- Provided data -
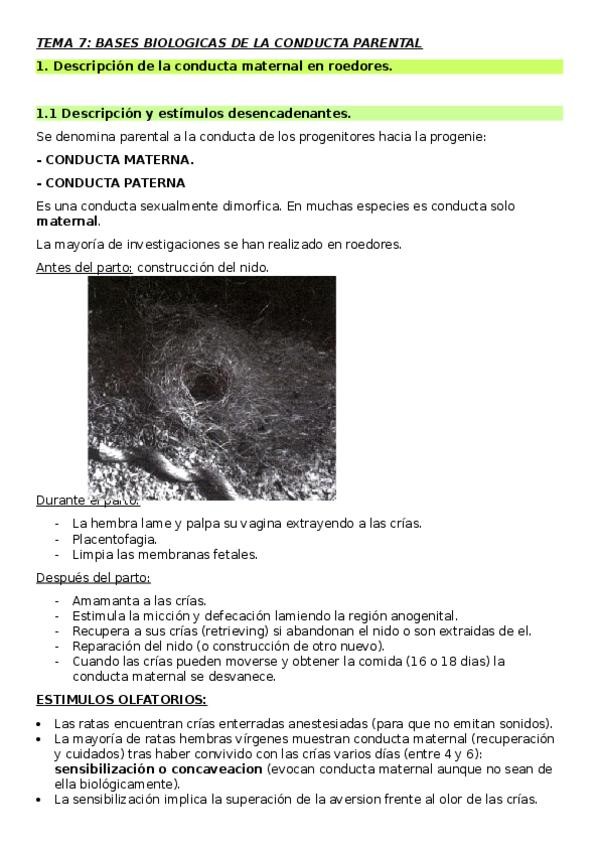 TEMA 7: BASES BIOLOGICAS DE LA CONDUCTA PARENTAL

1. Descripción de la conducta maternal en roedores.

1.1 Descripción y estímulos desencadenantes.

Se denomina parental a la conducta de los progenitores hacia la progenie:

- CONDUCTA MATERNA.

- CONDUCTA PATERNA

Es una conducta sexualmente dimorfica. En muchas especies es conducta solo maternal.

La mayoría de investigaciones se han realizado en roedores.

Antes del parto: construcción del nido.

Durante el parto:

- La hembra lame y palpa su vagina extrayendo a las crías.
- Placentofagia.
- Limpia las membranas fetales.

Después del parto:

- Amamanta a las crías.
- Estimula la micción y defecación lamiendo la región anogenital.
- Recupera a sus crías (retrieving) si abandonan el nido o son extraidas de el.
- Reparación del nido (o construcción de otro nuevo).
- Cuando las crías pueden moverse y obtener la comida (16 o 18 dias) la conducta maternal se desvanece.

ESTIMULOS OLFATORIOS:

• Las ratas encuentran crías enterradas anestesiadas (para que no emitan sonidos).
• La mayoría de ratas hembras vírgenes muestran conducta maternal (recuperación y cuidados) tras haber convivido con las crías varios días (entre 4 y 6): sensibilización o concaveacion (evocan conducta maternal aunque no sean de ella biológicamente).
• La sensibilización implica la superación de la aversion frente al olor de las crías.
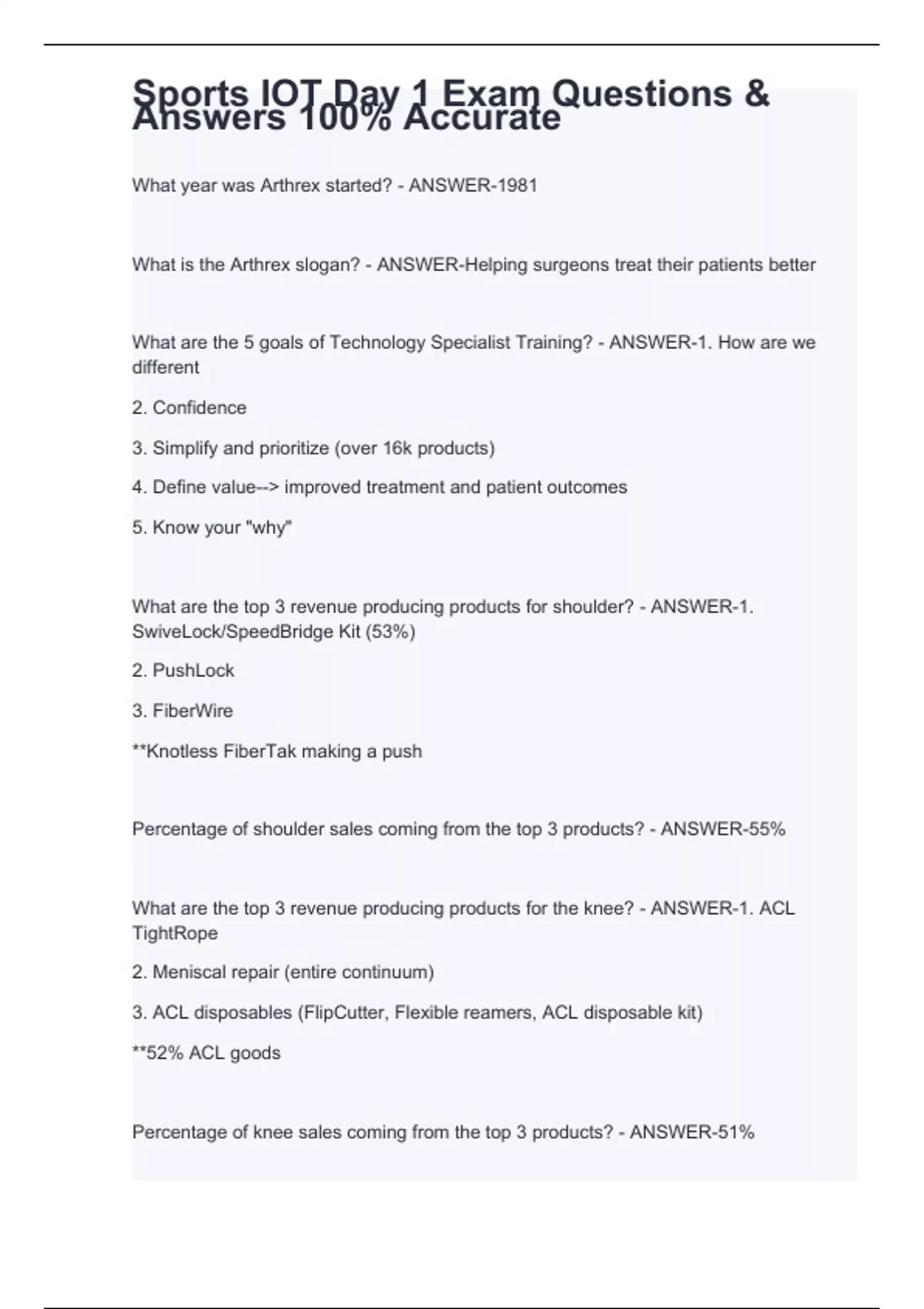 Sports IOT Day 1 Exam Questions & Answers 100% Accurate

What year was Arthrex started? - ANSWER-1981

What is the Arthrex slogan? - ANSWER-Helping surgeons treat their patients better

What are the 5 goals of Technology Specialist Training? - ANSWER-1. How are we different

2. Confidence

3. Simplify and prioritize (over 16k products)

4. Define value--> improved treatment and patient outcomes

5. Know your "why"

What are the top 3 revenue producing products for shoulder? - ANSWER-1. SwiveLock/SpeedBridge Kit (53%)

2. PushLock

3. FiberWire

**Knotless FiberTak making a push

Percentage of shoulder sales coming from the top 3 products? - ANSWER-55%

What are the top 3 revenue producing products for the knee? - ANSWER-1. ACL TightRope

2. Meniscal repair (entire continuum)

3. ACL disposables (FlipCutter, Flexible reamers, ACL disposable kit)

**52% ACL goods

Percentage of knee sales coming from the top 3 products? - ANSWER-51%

- Task objective -
Could you say how many lines in the data above contain "ratas"? Reply with the number alone.

- Task result -
2